Configuring Commands

Configuring Commands

Using Commands lets you configure containerized workflows that your team can use from our CLI or our Slack integration. For more complex development processes, Commands can be integrated with each other, as well as with Pipelines and Services workflows, to build a reliable, interactive DevOps playbooks for your team.

Commands Overview
For a high-level overview of our Commands workflows and their use cases, be sure to have a look at our Commands Overview in the Getting Started section of our docs.

We currently offer Commands SDKs with support for Python, Node, Go, and Bash runtimes. Our SDKs provide a straightforward way to send Lifecycle Event data to your Dashboard, prompt users interactively, and integrate with other systems.

Structure of Commands Workflows

There are three main components that comprise any given workflow:

  • ops.yml
  • Dockerfile (and a corresponding .dockerignore file)
  • Your custom code

For a deeper explanation of the ops init subcommand and the scaffolding generated by our CLI, our Workflows Overview document has you covered.

Commands Workflow Reference

To help you better understand how Commands workflows are structured, we have included an explanation of the scaffolding template generated for each of our SDK languages below. Let’s have a look at what is generated when we create a new Commands workflow with our CLI.

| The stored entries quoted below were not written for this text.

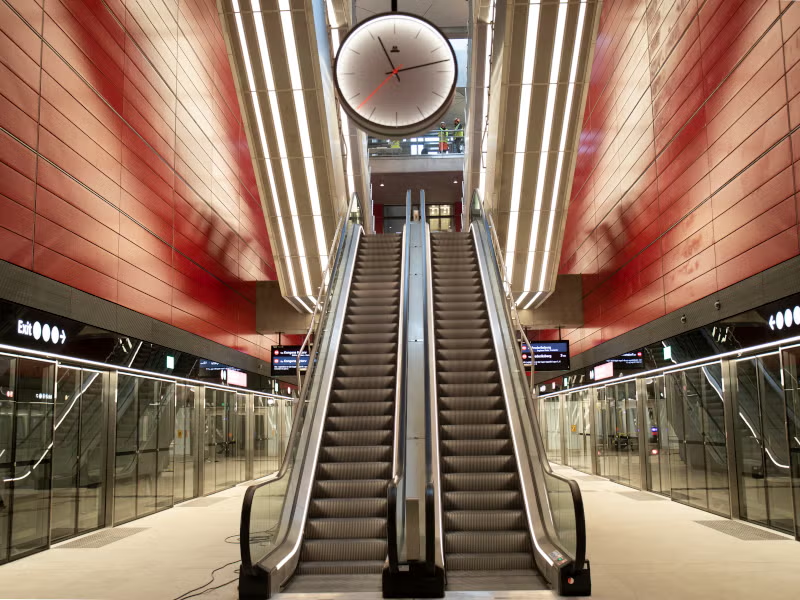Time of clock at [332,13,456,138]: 11:13
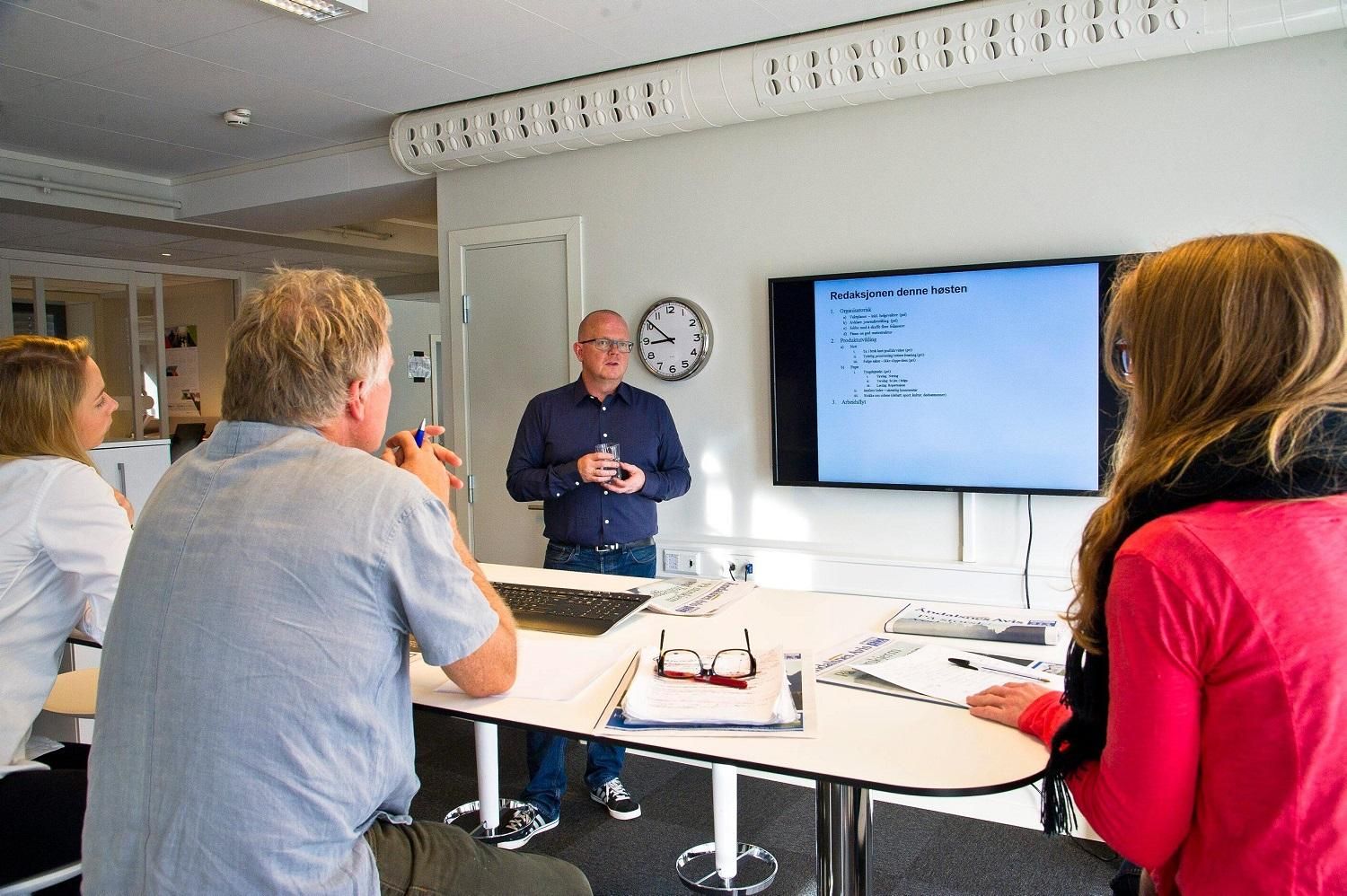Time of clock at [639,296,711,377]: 8:51
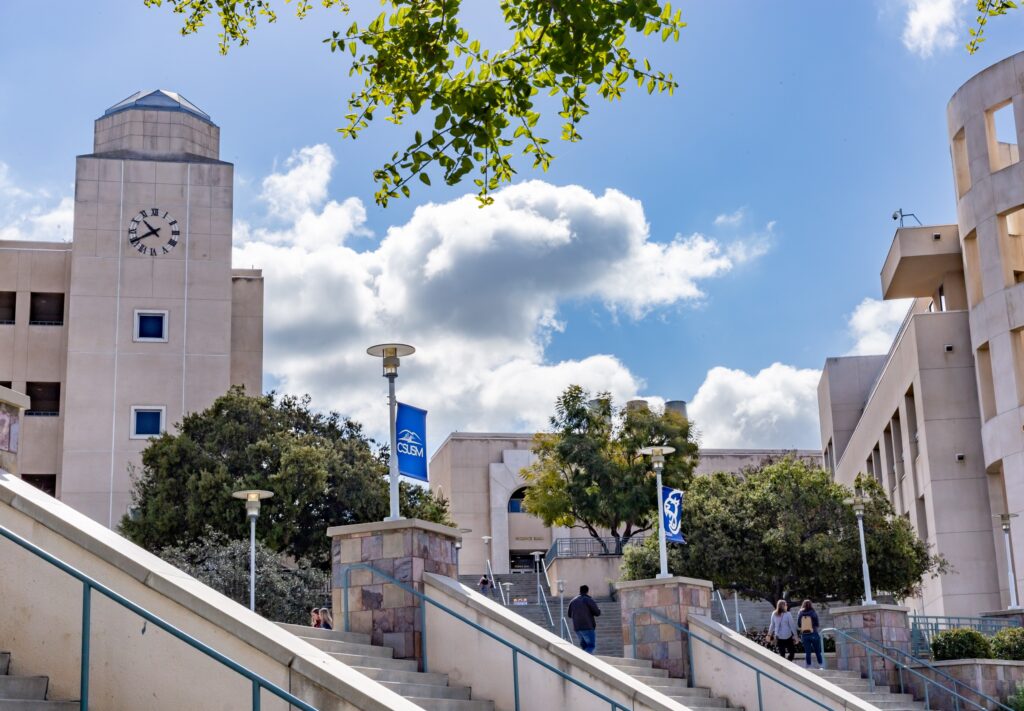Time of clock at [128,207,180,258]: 10:39
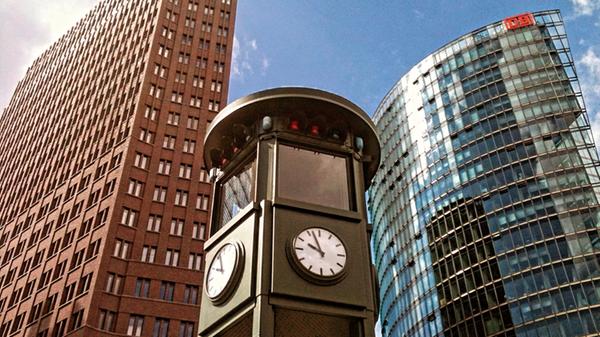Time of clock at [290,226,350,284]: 9:56
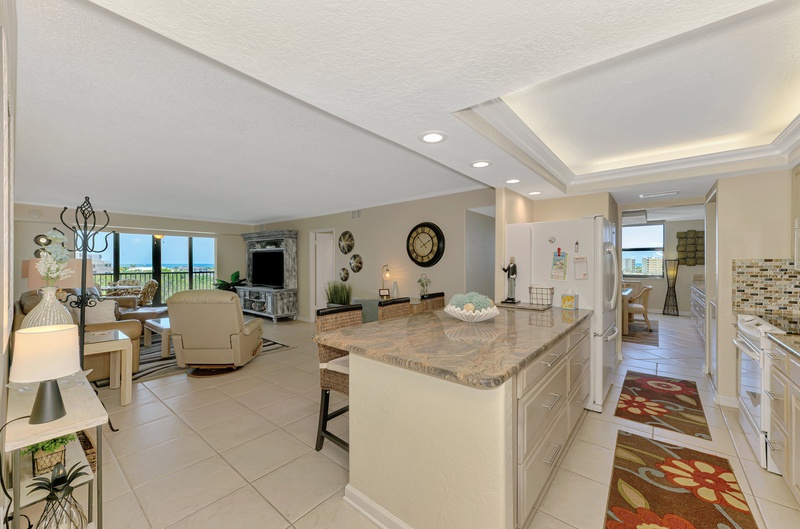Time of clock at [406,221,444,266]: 1:53
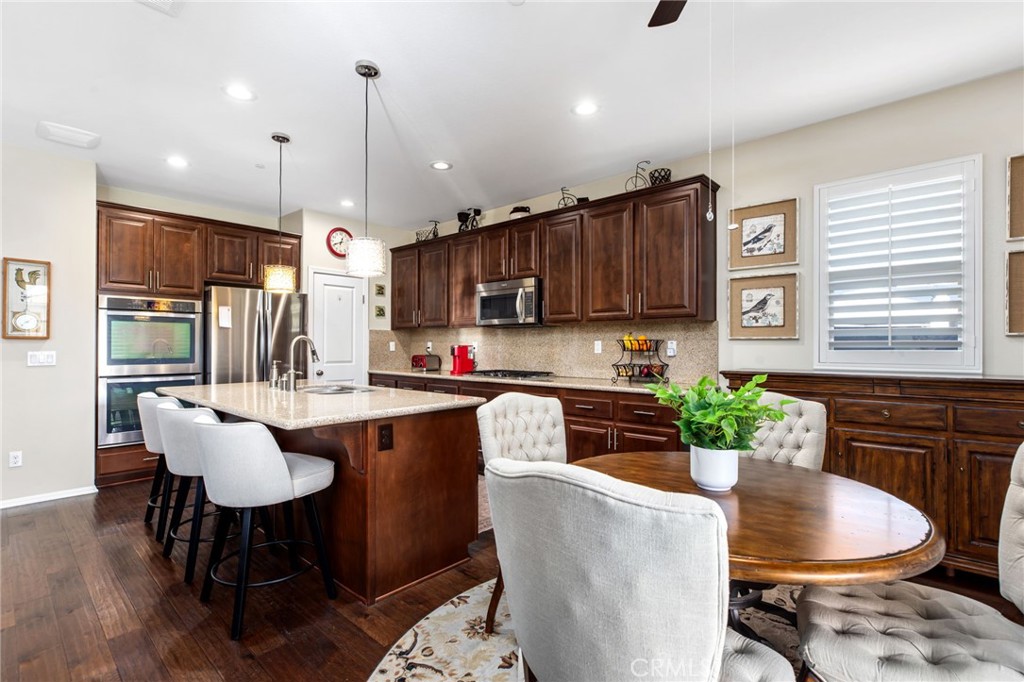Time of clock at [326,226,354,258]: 12:41
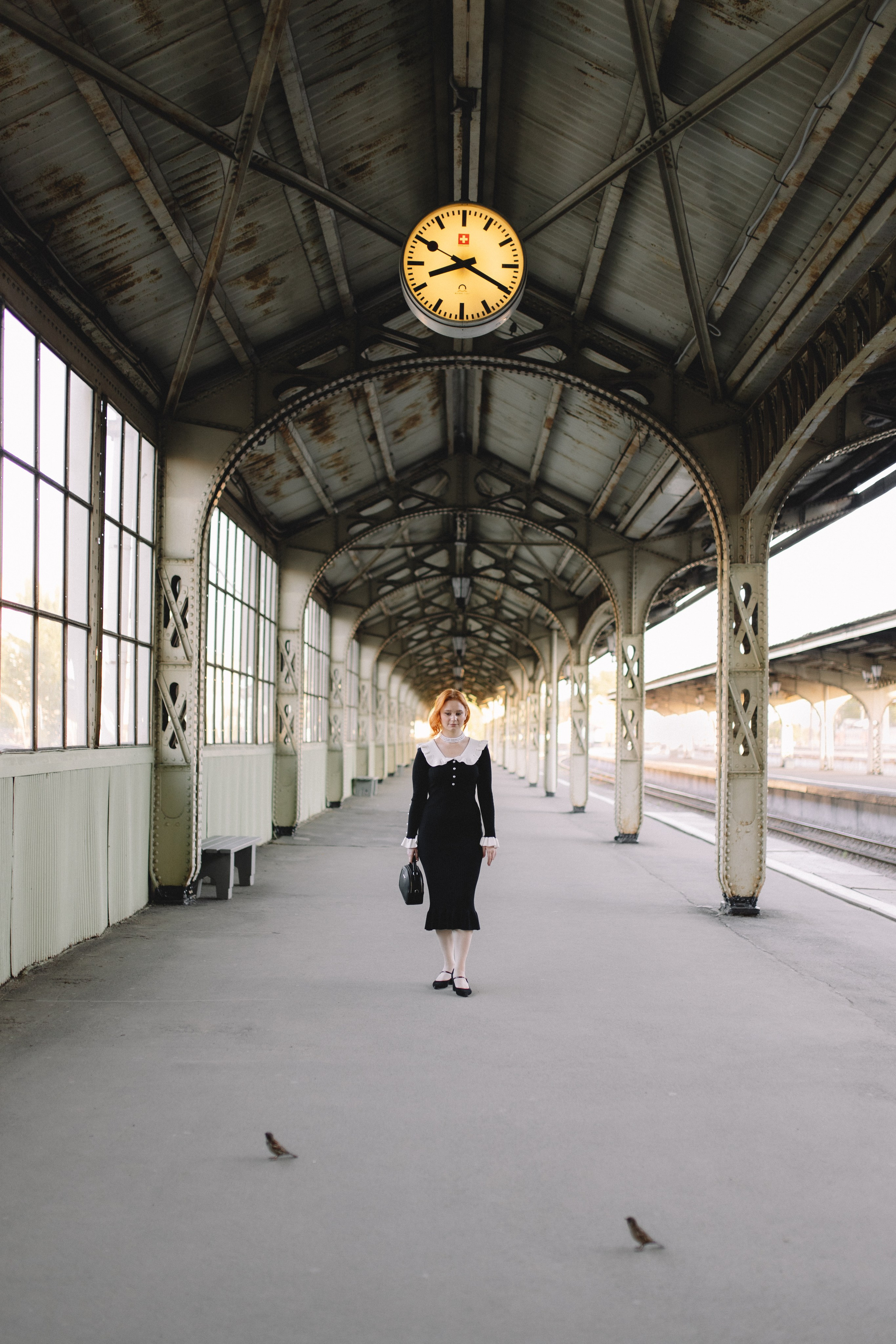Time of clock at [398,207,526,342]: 8:19
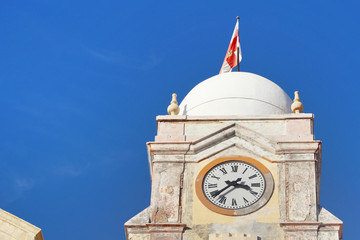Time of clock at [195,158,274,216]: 3:38
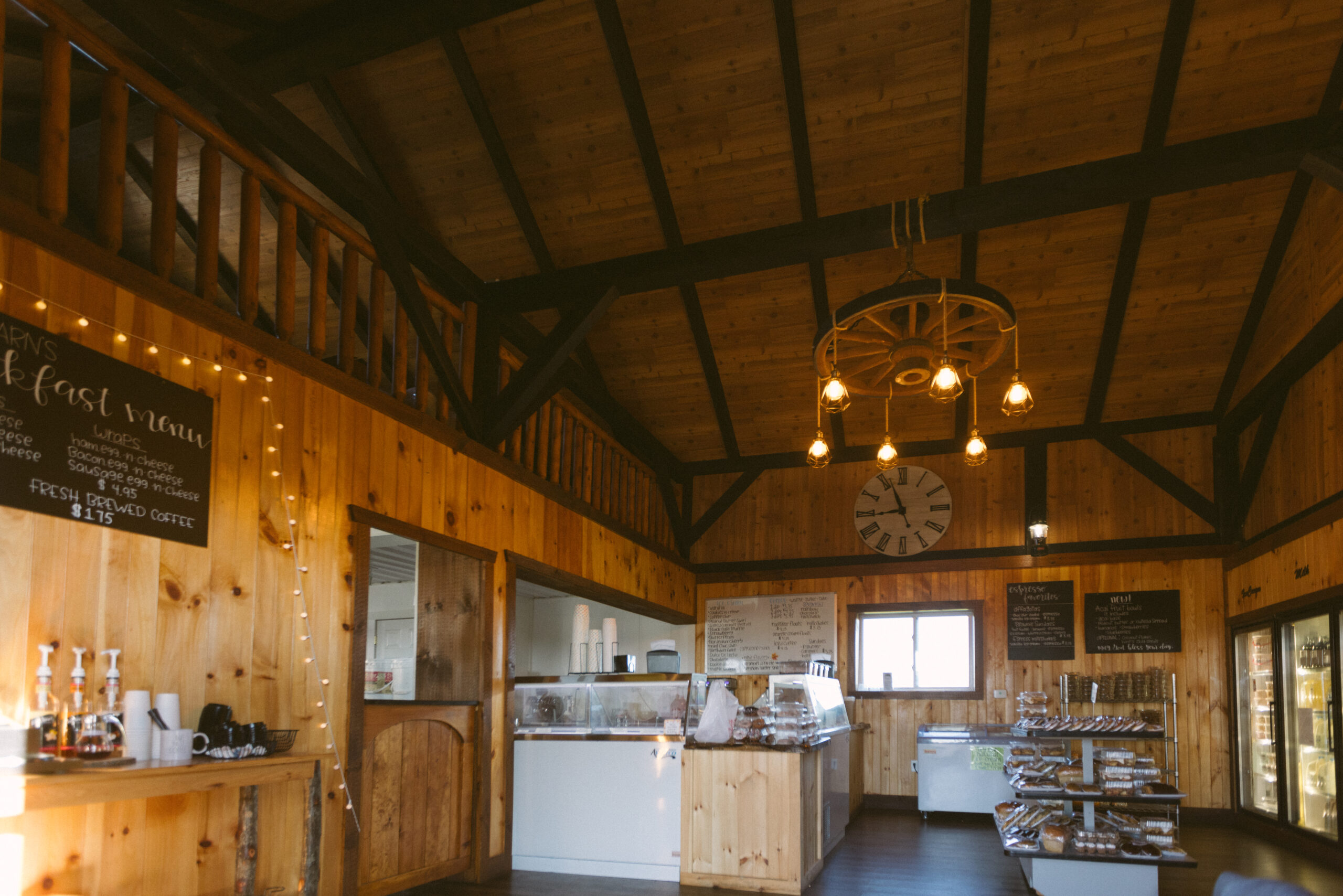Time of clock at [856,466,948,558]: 8:56
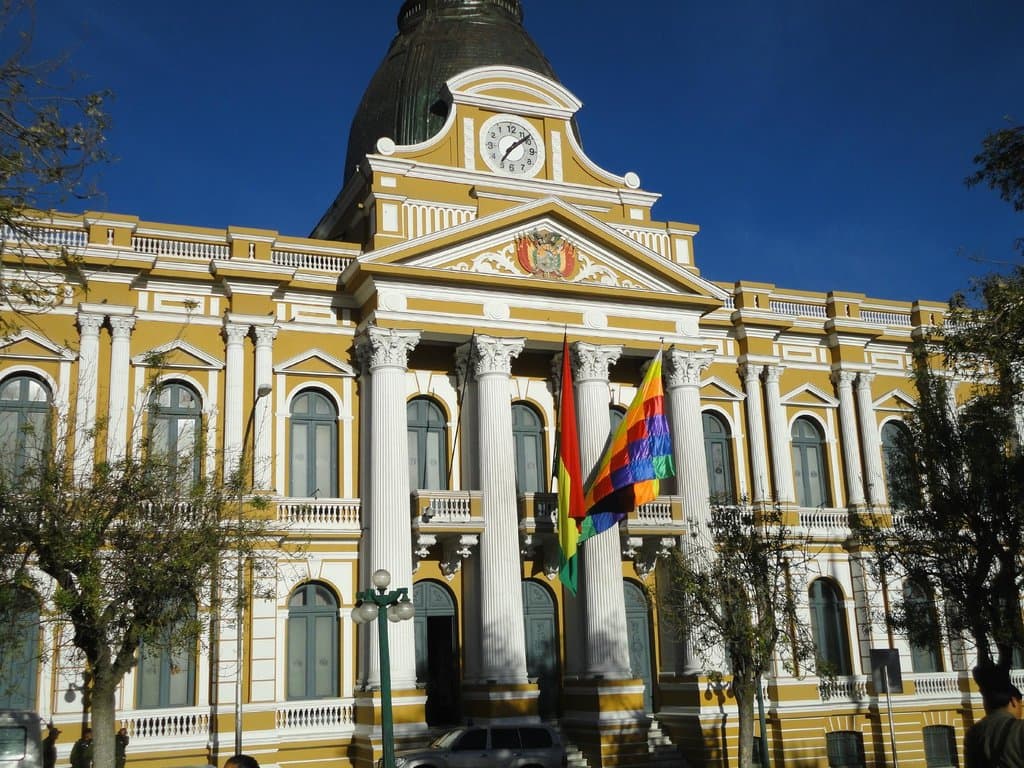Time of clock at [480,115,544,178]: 7:08
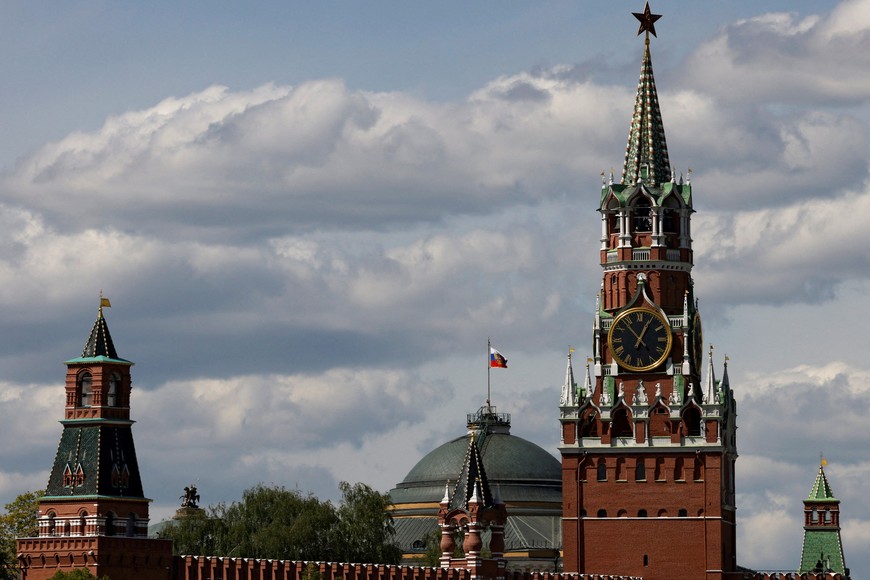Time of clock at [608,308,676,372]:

Create a Commands Workflow (ops init)

The ops CLI provides a subcommand to create scaffolding files for your workflow: ops init. You can use the -k flag to specify the kind as a command workflow, as well as pass an optional argument to give the workflow a name (example-command, in this case):

Usage Example: ops init
ops init -k command example-command

After you respond to the CLI’s interactive prompting, it will generate template code for your new Commands workflow.